[Records from a data source]
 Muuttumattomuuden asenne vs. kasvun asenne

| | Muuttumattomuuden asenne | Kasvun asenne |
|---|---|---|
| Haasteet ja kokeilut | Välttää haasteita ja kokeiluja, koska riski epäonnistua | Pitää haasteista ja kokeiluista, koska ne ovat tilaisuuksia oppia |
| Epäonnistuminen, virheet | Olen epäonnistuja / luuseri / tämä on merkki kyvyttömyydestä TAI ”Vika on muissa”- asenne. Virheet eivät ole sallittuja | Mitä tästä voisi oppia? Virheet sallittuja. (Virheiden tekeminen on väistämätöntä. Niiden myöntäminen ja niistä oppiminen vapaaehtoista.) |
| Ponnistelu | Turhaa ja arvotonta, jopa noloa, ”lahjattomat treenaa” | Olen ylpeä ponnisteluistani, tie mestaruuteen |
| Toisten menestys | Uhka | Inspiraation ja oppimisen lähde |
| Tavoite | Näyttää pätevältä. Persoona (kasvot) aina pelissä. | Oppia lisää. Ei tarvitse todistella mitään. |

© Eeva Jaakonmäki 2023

_Directions for this task_: All that should be written out is the stretch of lines above between the one holding "Kasvun asenne |" and the one holding "tie mestaruuteen |", inclusive, exactly as given.

_Expected answer_:
| | Muuttumattomuuden asenne | Kasvun asenne |
|---|---|---|
| Haasteet ja kokeilut | Välttää haasteita ja kokeiluja, koska riski epäonnistua | Pitää haasteista ja kokeiluista, koska ne ovat tilaisuuksia oppia |
| Epäonnistuminen, virheet | Olen epäonnistuja / luuseri / tämä on merkki kyvyttömyydestä TAI ”Vika on muissa”- asenne. Virheet eivät ole sallittuja | Mitä tästä voisi oppia? Virheet sallittuja. (Virheiden tekeminen on väistämätöntä. Niiden myöntäminen ja niistä oppiminen vapaaehtoista.) |
| Ponnistelu | Turhaa ja arvotonta, jopa noloa, ”lahjattomat treenaa” | Olen ylpeä ponnisteluistani, tie mestaruuteen |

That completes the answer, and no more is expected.